Der Versandhändler Amazon setzt Maßstäbe und hat die Kundenerwartung in puncto Belieferung ins Extreme gesteigert. Diese wollen die bestellte Ware schnell, kostenlos und überall geliefert bekommen – nicht nur von Amazon, sondern von Onlinehändlern generell – sagt Patrick Luig, Technischer Leiter bei Aponeo Deutsche Versand-Apotheke, Berlin. Das Unternehmen beschäftigt 85 Mitarbeiter, wickelt täglich 3.600 Aufträge ab und plant für das laufende Jahr einen Umsatz in Höhe von 45 Mio. Euro.

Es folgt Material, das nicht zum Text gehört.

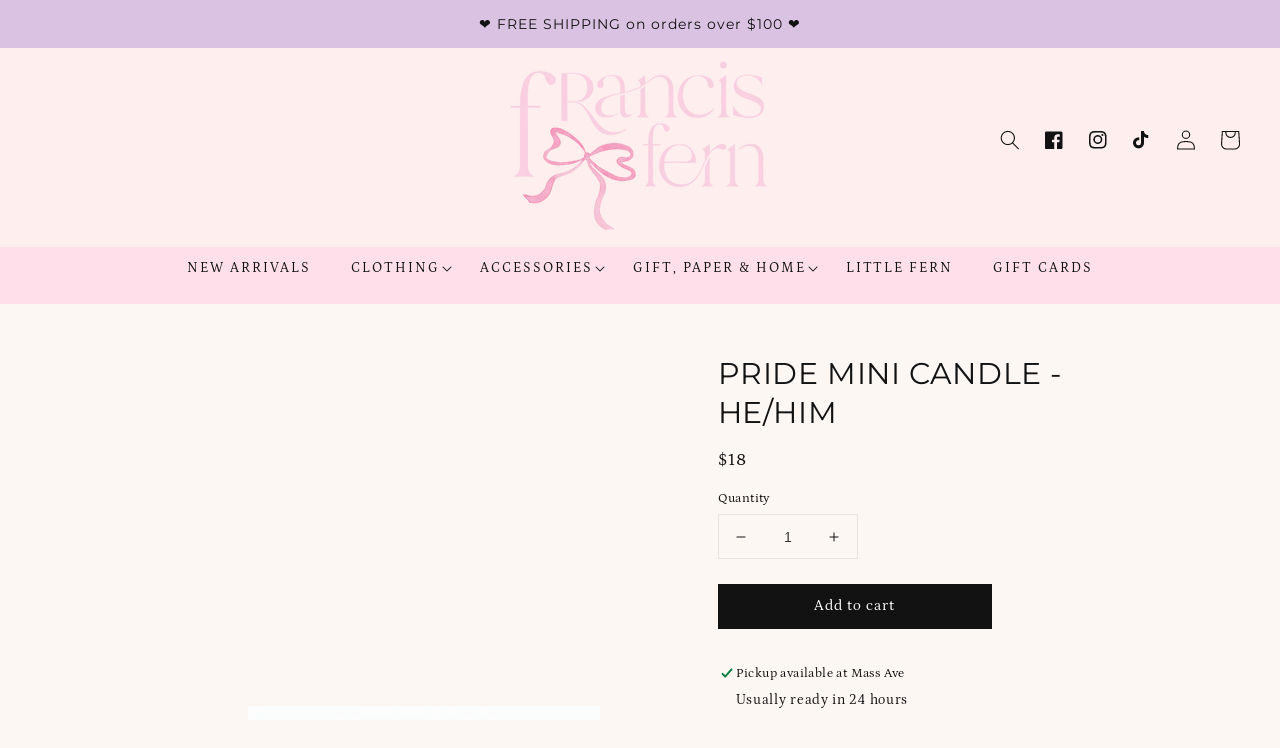

--- FILE ---
content_type: text/css
request_url: https://francisandfernboutique.com/cdn/shop/t/19/assets/section-product-recommendations.css?v=56397488276998291731647482181
body_size: -681
content:
.product-recommendations {
  display: block;
  margin-top: 5rem;
}

.product-recommendations__heading {
  margin: 0;
  margin-bottom: 3rem;
}


--- FILE ---
content_type: text/css
request_url: https://francisandfernboutique.com/cdn/shop/t/19/assets/component-newsletter.css?v=86926557559852953891646876038
body_size: -421
content:
/** Shopify CDN: Minification failed

Line 68:69 Expected "}" to go with "{"

**/
.newsletter-form {
  display: flex;
  flex-direction: column;
  justify-content: center;
  align-items: center;
  width: 100%;
  position: relative;
}

@media screen and (min-width: 750px) {
  .newsletter-form {
    flex-direction: row;
    align-items: flex-start;
    margin: 0 auto;
    max-width: 150rem;
  }
}

.newsletter-form__field-wrapper {
  width: 100%;
}

.newsletter-form__field-wrapper .field__input {
  padding-right: 5rem;
    background-color: #FFFFFF;
  
}

.newsletter-form__message {
  justify-content: center;
  margin-bottom: 0;
}

.newsletter-form__message--success {
  margin-top: 2rem;
}

@media screen and (min-width: 750px) {
  .newsletter-form__message {
    justify-content: flex-start;
  }

  .newsletter-form__message--success {
    position: absolute;
    left: 0;
    bottom: -65%;
  }
}

.newsletter-form__button {
  width: 5rem;
  margin: 0;
  background-color: rgb(var(--color-base-outline-button-labels));
}

.newsletter-form__button .icon {
  width: 1.5rem;
  color: #FFFFFF;
}


.newsletter-form__button:hover {
  background-color: rgb(var(--color-base-outline-button-labels), .5);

Bei Aponeo hat man sich für ein Pilotprojekt mit Same Day-Belieferungen entschieden, also der Auslieferung bestellter Ware am Tag des Bestelleingangs. Erwartet werden zwar keine höheren Warenkörbe, jedoch sieht man diesen Service als wichtigen Bestandteil von Maßnahmen zur Kundenbindung. Im Rahmen des Pilotprojektes beschränkt man sich auf Berlin. „Same Day“ funktioniert dabei nur dann, wenn bei der Bestellabgabe das Zeitfenster eingehalten wird, die Ware verfügbar ist und der Kunde per Geo-Targeting als „aus Berlin“ identifiziert wurde.

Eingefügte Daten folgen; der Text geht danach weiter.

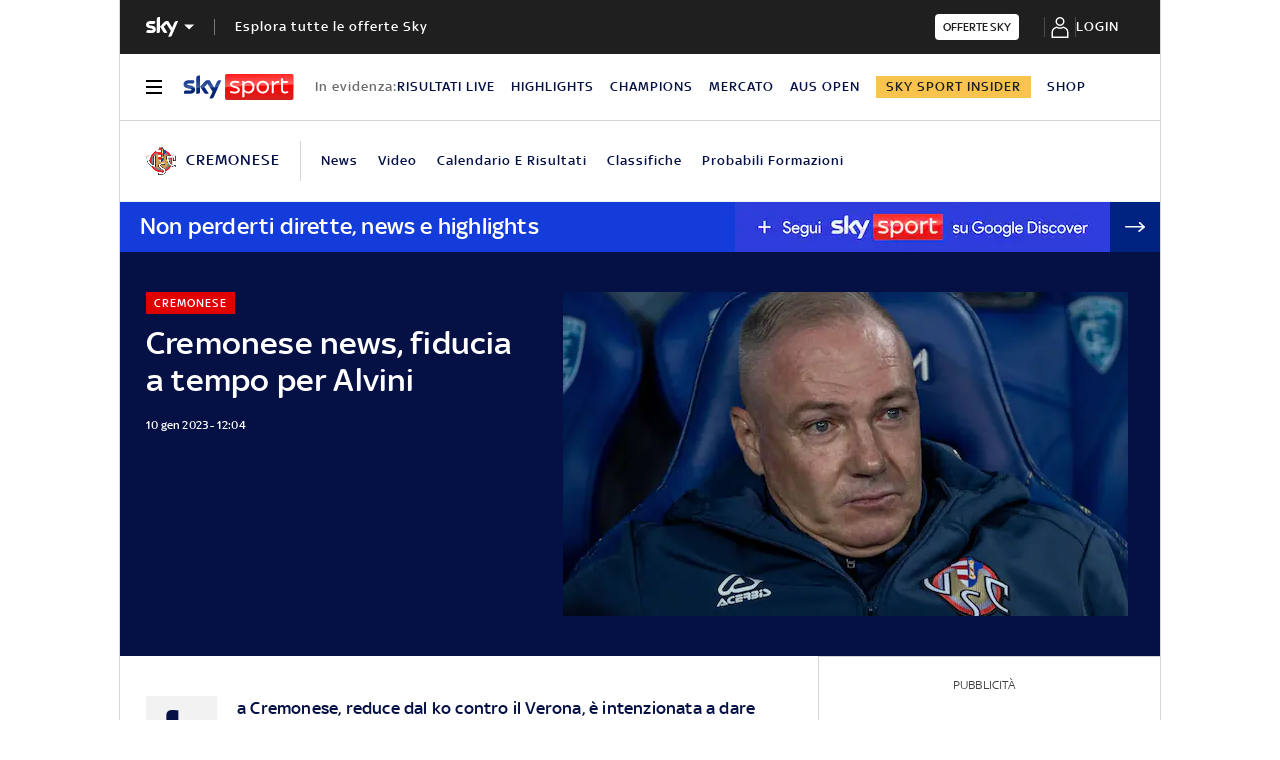

--- FILE ---
content_type: application/x-javascript;charset=utf-8
request_url: https://smetrics.sky.it/id?d_visid_ver=5.5.0&d_fieldgroup=A&mcorgid=1A124673527853290A490D45%40AdobeOrg&mid=73084581636819867708082839109345597232&ts=1769021548040
body_size: -37
content:
{"mid":"73084581636819867708082839109345597232"}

Laut Luig sind aktuell 20 Prozent der Bestellungen Same Day-Aufträge. Normalerweise beträgt die Durchlaufzeit einer Standard-Bestellung rund drei Stunden. Diese muss für „Same Day“ auf eine Stunde reduziert werden. Die Lösung besteht in Express-Bestellungen beim Großhändler und einer Priorisierung des Wareneingangs sowie des logistischen Durchlaufs. Die dafür notwendige Software ist eine hundertprozentige Eigenentwicklung.

Noch wichtiger als eine fehlerfreie Logistik, termingenaue Lieferung, kostenfreier Service und eine enge Abstimmung von Produktangebot, Lieferkette und Logistiklösung sei jedoch der Faktor Mensch. Luig wörtlich: „Die Mitarbeiter müssen ‚Same Day‘ leben.“

Fotos (4): Ernsting’s Family (1), EHI/Axel Schulten (1), Aponeo (1), Allyouneed (1)

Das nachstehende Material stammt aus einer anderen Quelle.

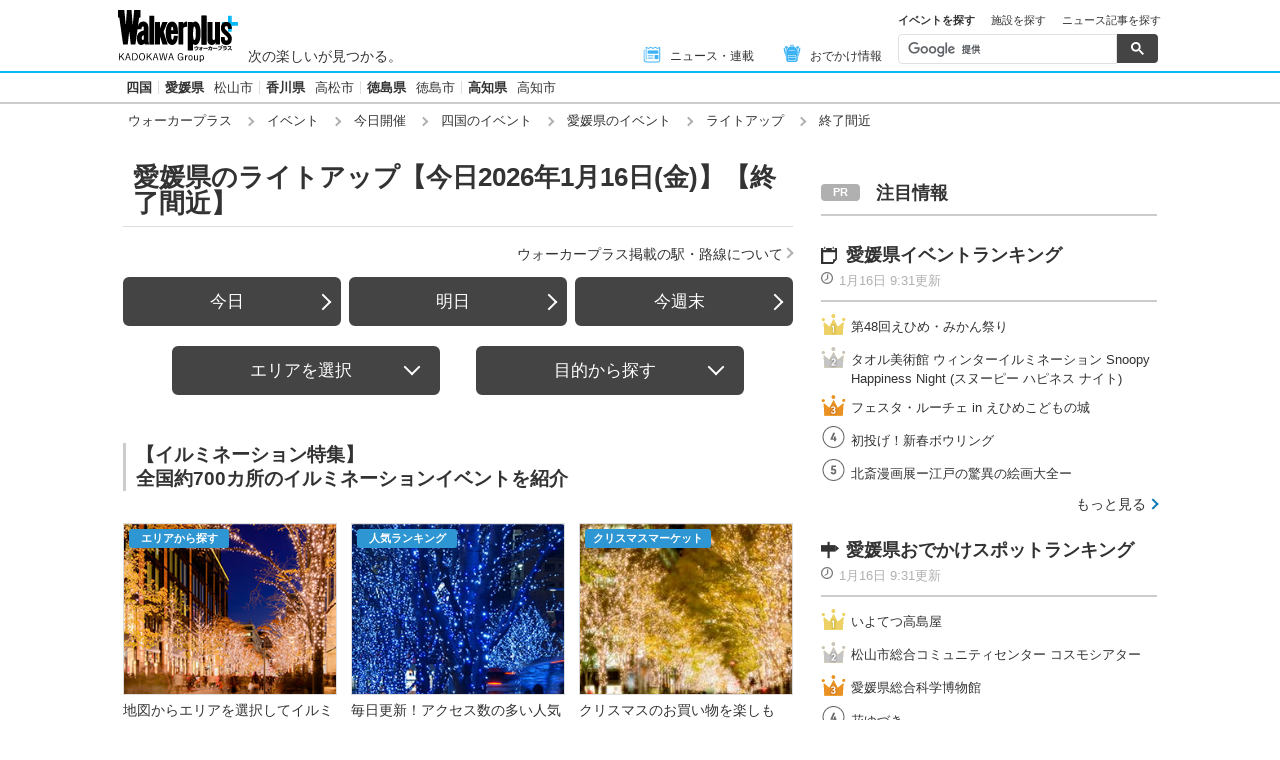

--- FILE ---
content_type: text/html; charset=utf-8
request_url: https://www.google.com/recaptcha/api2/aframe
body_size: 114
content:
<!DOCTYPE HTML><html><head><meta http-equiv="content-type" content="text/html; charset=UTF-8"></head><body><script nonce="aMKmBlDE1qSs0LSlm7Zd1Q">/** Anti-fraud and anti-abuse applications only. See google.com/recaptcha */ try{var clients={'sodar':'https://pagead2.googlesyndication.com/pagead/sodar?'};window.addEventListener("message",function(a){try{if(a.source===window.parent){var b=JSON.parse(a.data);var c=clients[b['id']];if(c){var d=document.createElement('img');d.src=c+b['params']+'&rc='+(localStorage.getItem("rc::a")?sessionStorage.getItem("rc::b"):"");window.document.body.appendChild(d);sessionStorage.setItem("rc::e",parseInt(sessionStorage.getItem("rc::e")||0)+1);localStorage.setItem("rc::h",'1768539441494');}}}catch(b){}});window.parent.postMessage("_grecaptcha_ready", "*");}catch(b){}</script></body></html>

--- FILE ---
content_type: application/javascript; charset=utf-8
request_url: https://fundingchoicesmessages.google.com/f/AGSKWxWT1D2PF6ETLullElmhY5UkXY22VKcUODt3sMZhMwNvLUYZbhPKX3swoSHnr8OyyJIzN8k5hUzD6X9Z8D3kcwxXWyZvmGDUL8sYbNhb5xuUS03mVWizdvZjgvVSkhjeOrFg00QNegkBfdCSH8pzJxjzb2rAL5xjnFbUFgig3cNNy7ApKtIN5J5-7eYK/_.ashx?AdID=/adback?/includes/ad_/adaffiliate_-load-advert.
body_size: -1290
content:
window['38116588-de83-4bc4-953e-e70a4555dfab'] = true;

Weitere Informationen: redaktion@ehi.org

Schuhfilialist Görtz: Service- und Kostenziele erreicht

Mit einer modernisierten Omnichannel-Logistik will der Hamburger Schuhfilialist Görtz (160 Filialen), seine Position im mittleren und gehobenen Preissegment ausbauen.

Das Projekt wurde im August vergangenen Jahres abgeschlossen. Budget und Termine wurden eingehalten. Auch die Service- und Kostenziele wurden laut Thomas Koopmann, Leiter IT-Prozessmanagement, erreicht. Im Einzelnen:

  • schnellere Laufzeiten bei höherer Prozessqualität
  • niedrigere Kosten (Zielkostenerreichung nach sechs Monaten)
  • höhere Transparenz bezüglich Kundenresponse und Prozessstörungen
  • schnellere Aktions- und Reaktionsmöglichkeiten und
  • Vermeidung von Leerverkäufen.

Zuvor wurde der Onlineshop im Full-Service-Outsourcing als separate Filiale mit eigenem Warenbestand gesteuert. Als „Online-Filiale“ gab es nur begrenzte Möglichkeiten, auf steigende Anforderungen im Online-Markt zu reagieren. Nun aber sei es gelungen, den Online-Schuhhandel mit dem stationären Business zu verbinden. So gibt es heute nur noch einen integrierten Warenbestand für Online und stationären Handel. Das Sortiment, auf das nun online zugegriffen werden kann, hat sich von 80.000 auf gut 400.000 Paar Schuhe verfünffacht.

Die Kommissionier-Prozesse im Lager werden wege-optimiert mit Pick-by-Voice bearbeitet. Der Wareneingang erfolgt automatisiert. Das Lager ist in sechs Bereiche unterteilt. Die 25 Lagermitarbeiter erhalten stets den Kommissionierauftrag mit höchster Priorität. Man arbeitet in einem Zwei-Schichtsystem von sechs bis 23 Uhr. Bestellungen aus Hamburg, die bis 20 Uhr eingehen, können am nächsten Tag zugestellt werden. Im November 2015 habe man in puncto Auslieferung neue Rekorde aufstellen können: Bis zu 9.000 Paar Schuhe verließen täglich das Logisitikcenter.